» **ACTION ITEM**
Repeat verbatim the lines of the data below, beginning with the line containing "order: Artiodactyla" and continuing to the end.

=-=-=-=-=

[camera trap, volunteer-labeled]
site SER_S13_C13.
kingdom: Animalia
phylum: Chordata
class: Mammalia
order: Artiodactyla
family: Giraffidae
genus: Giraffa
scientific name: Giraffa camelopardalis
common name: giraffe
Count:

=-=-=-=-=

» **ANSWER BOX**
order: Artiodactyla
family: Giraffidae
genus: Giraffa
scientific name: Giraffa camelopardalis
common name: giraffe
Count:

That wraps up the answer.